The Enum Singleton Problem

When pass-by-reference meets singleton semantics.

An enum value that looks fine in isolation but corrupts itself during tests. A failure that disappears when you add debug prints. The smoking gun hiding in plain sight in the error message. This is the story of how pybind11’s singleton enum implementation clashes with C++’s pass-by-reference idiom, and why the simplest binding is sometimes the wrong binding.

The Setup

Binding QuantLib’s EndCriteria class to Python required exposing several check methods that determine when optimization should stop:

class EndCriteria {
public:
    enum Type {
        None = 0,
        MaxIterations = 1,
        StationaryPoint = 2,
        StationaryFunctionValue = 3,
        StationaryFunctionAccuracy = 4,
        ZeroGradientNorm = 5,
        FunctionEpsilonTooSmall = 6,
        Unknown = 7
    };

    bool checkMaxIterations(Size iteration, Type& ecType) const;
    bool checkStationaryPoint(Real xOld, Real xNew,
                              Size& statState, Type& ecType) const;
    // ... more check methods
};

The C++ API uses a common pattern: pass the current Type by reference, and the method updates it based on what condition triggered. This allows returning both a boolean (did we stop?) and the reason (which condition?).

The Naive Binding

The straightforward binding mirrors the C++ signature:

py::enum_<EndCriteria::Type>(pyEndCriteria, "Type")
    .value("None_", EndCriteria::Type::None)
    .value("MaxIterations", EndCriteria::Type::MaxIterations)
    .value("StationaryPoint", EndCriteria::Type::StationaryPoint)
    // ... all enum values
    .value("Unknown", EndCriteria::Type::Unknown);

pyEndCriteria
    .def("checkStationaryPoint",
        &EndCriteria::checkStationaryPoint,
        py::arg("xOld"), py::arg("xNew"),
        py::arg("statState"), py::arg("ecType"),
        "Checks for stationary point. Returns bool.");

This compiles cleanly. Initial tests pass. Ship it, right?

The Mysterious Failure

After running the full test suite:

tests/test_methods.py::test_endcriteria_static_succeeded FAILED

def test_endcriteria_static_succeeded():
    assert not ql.EndCriteria.succeeded(ql.EndCriteria.Type.Unknown)
E   AssertionError: assert not True
E    +  where <Type.StationaryPoint: 2> = <class 'pyquantlib.EndCriteria.Type'>.Unknown

The error message contains a critical clue that is easy to miss: ql.EndCriteria.Type.Unknown is displaying as <Type.StationaryPoint: 2>.
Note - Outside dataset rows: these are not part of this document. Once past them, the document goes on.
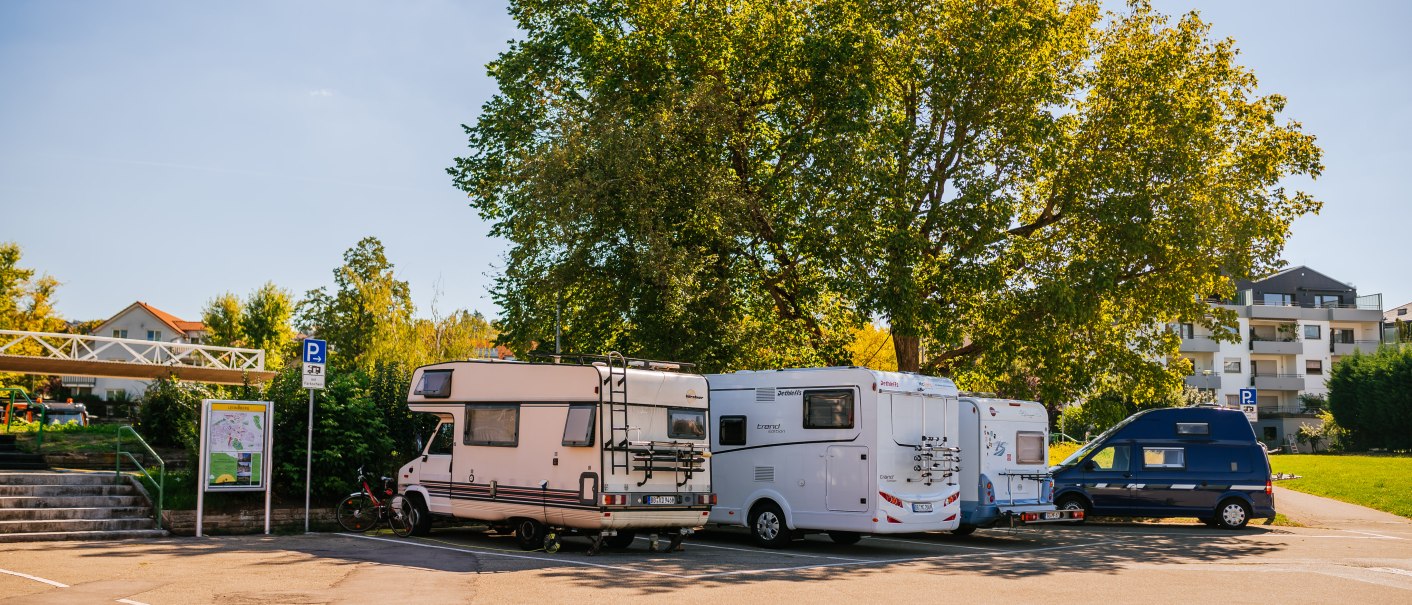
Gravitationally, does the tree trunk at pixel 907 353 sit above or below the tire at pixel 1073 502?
above

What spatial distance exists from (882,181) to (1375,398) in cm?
5281

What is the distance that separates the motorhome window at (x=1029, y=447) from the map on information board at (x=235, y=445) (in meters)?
12.1

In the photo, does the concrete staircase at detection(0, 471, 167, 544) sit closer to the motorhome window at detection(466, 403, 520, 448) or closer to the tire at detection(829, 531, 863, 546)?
the motorhome window at detection(466, 403, 520, 448)

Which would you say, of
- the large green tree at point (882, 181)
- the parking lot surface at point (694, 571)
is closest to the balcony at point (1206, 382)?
the large green tree at point (882, 181)

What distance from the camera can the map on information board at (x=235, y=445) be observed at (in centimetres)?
1703

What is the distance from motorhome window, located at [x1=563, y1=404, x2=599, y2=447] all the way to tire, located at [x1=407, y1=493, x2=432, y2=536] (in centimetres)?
340

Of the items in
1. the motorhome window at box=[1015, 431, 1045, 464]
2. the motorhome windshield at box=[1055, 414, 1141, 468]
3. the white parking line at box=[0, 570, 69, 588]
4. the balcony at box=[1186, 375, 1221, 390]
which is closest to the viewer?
the white parking line at box=[0, 570, 69, 588]

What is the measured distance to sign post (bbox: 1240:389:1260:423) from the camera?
25781 millimetres

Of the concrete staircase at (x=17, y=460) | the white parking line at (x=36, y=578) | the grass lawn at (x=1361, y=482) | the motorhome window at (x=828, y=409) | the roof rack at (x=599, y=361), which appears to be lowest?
the grass lawn at (x=1361, y=482)

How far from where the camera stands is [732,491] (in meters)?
18.4

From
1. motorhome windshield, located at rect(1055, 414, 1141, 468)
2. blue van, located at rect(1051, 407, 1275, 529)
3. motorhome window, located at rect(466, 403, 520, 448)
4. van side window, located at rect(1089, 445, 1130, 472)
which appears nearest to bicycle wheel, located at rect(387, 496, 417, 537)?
motorhome window, located at rect(466, 403, 520, 448)

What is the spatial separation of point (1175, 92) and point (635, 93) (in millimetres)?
11686

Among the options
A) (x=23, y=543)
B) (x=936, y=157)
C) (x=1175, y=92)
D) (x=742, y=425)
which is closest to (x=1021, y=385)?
(x=936, y=157)

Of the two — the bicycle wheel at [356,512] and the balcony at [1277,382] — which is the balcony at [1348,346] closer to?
the balcony at [1277,382]
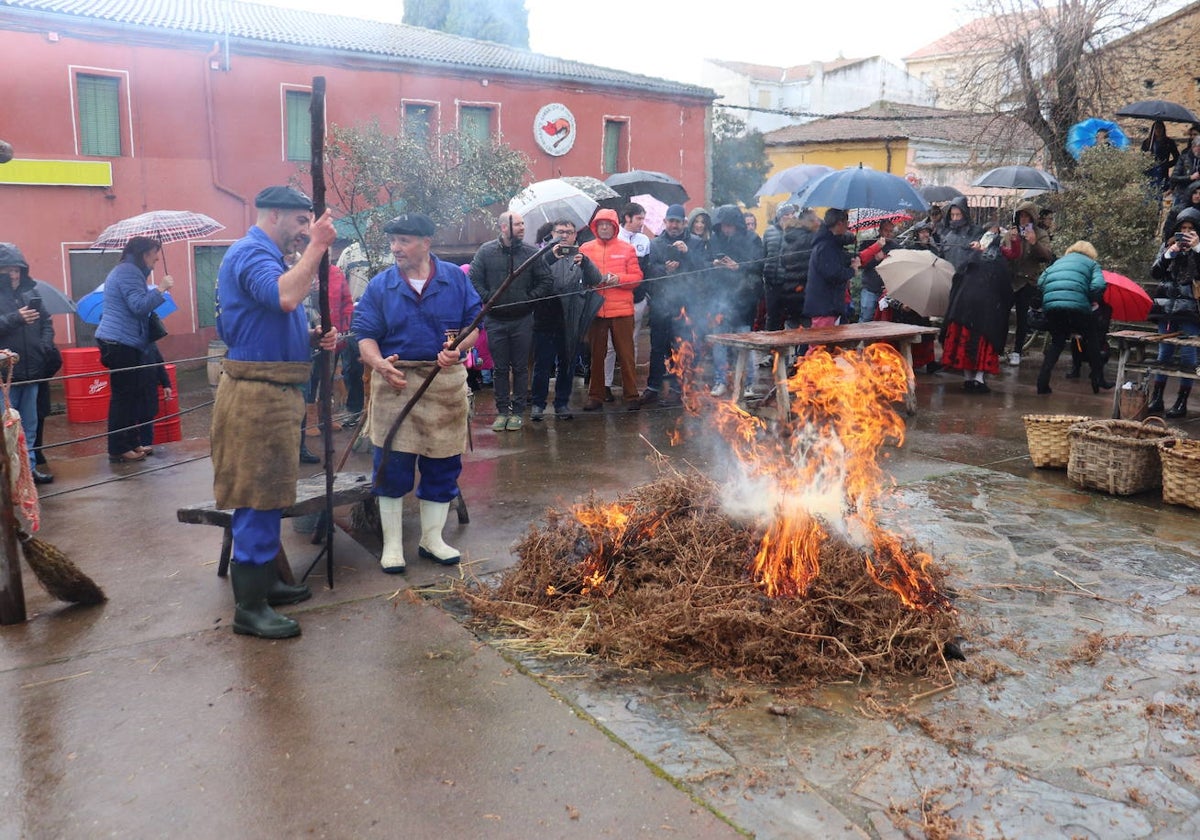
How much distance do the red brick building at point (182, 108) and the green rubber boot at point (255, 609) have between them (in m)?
11.8

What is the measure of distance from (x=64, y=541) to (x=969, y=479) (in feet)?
20.4

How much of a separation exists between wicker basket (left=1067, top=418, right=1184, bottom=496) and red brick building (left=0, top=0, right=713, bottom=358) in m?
11.3

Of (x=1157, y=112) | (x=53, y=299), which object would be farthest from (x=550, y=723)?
(x=1157, y=112)

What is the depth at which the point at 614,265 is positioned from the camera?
963cm

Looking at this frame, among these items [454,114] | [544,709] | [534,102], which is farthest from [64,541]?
[534,102]

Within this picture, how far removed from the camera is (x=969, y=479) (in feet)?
23.5

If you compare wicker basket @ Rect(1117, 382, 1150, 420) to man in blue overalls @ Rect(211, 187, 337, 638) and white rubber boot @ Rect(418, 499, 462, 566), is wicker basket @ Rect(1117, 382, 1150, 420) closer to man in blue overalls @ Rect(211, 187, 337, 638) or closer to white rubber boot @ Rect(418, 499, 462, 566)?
white rubber boot @ Rect(418, 499, 462, 566)

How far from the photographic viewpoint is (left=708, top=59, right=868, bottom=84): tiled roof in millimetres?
52906

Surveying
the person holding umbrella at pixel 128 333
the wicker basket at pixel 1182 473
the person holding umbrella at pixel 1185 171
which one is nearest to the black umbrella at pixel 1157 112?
the person holding umbrella at pixel 1185 171

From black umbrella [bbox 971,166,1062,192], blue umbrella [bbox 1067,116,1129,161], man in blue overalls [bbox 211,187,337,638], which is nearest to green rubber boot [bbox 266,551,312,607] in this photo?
man in blue overalls [bbox 211,187,337,638]

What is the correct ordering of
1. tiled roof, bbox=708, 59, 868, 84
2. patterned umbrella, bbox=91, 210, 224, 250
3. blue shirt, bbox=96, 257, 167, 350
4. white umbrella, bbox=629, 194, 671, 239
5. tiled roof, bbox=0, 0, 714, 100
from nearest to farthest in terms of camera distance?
blue shirt, bbox=96, 257, 167, 350
patterned umbrella, bbox=91, 210, 224, 250
white umbrella, bbox=629, 194, 671, 239
tiled roof, bbox=0, 0, 714, 100
tiled roof, bbox=708, 59, 868, 84

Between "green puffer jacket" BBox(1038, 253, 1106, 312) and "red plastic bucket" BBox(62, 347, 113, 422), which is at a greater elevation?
"green puffer jacket" BBox(1038, 253, 1106, 312)

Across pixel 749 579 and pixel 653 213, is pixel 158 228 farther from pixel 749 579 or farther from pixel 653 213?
pixel 653 213

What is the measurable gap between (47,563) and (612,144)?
2140cm
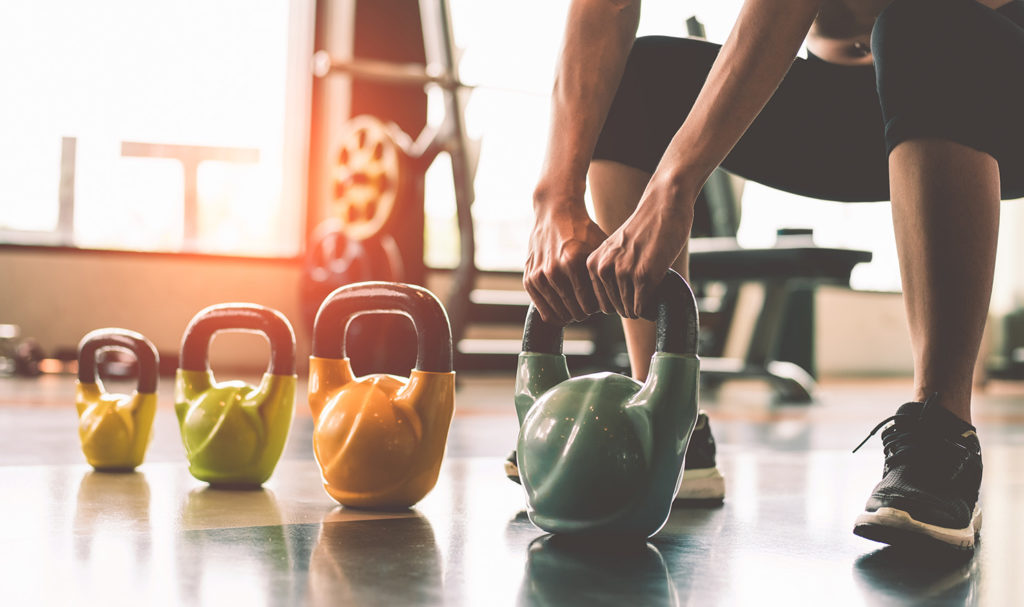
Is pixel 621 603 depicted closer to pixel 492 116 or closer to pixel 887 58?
pixel 887 58

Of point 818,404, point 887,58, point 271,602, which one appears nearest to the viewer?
point 271,602

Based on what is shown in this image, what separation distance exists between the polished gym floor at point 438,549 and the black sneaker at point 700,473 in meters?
0.02

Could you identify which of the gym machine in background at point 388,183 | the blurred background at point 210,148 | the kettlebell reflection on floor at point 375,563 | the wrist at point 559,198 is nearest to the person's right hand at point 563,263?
the wrist at point 559,198

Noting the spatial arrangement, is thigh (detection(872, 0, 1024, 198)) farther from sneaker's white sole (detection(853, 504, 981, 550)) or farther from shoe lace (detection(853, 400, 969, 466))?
sneaker's white sole (detection(853, 504, 981, 550))

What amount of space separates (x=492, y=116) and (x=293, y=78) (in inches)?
39.2

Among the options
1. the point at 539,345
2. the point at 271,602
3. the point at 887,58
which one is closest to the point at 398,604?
the point at 271,602

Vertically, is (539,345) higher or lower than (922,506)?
higher

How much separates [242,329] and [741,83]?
73cm

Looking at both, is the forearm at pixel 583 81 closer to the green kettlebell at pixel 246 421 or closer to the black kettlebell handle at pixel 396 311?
the black kettlebell handle at pixel 396 311

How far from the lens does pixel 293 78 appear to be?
449cm

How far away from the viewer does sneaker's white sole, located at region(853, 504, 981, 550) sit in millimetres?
881

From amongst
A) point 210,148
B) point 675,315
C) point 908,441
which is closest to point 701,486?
point 908,441

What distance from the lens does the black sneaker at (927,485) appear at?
888 millimetres

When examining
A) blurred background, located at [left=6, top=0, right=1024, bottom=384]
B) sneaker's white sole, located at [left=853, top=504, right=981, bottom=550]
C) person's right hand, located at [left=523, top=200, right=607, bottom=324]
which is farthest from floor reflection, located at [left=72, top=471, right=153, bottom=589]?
blurred background, located at [left=6, top=0, right=1024, bottom=384]
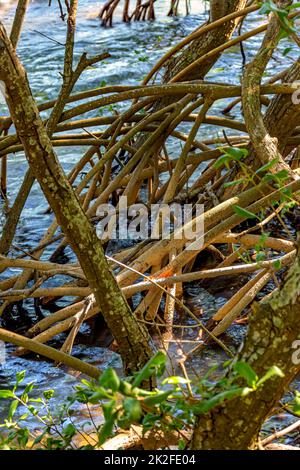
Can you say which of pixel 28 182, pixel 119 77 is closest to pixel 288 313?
pixel 28 182

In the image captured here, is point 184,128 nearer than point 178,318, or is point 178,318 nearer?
point 178,318

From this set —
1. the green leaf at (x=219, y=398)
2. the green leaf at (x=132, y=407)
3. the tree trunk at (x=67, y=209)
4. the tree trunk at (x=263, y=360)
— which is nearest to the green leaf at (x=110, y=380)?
the green leaf at (x=132, y=407)

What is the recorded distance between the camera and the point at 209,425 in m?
1.87

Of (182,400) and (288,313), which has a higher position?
(288,313)

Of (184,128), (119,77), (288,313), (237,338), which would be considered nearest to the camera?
(288,313)

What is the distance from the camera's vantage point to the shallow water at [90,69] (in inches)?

Unknown should be value 7. But it’s showing as StationaryPoint (value 2). The enum singleton has been silently mutated.

The Wrong Diagnosis

The first suspicion: maybe the enum values are wrong. Perhaps a missing enum value is causing integer assignments to shift. The binding had omitted FunctionEpsilonTooSmall (value 6), so maybe Unknown was being assigned 6 instead of 7?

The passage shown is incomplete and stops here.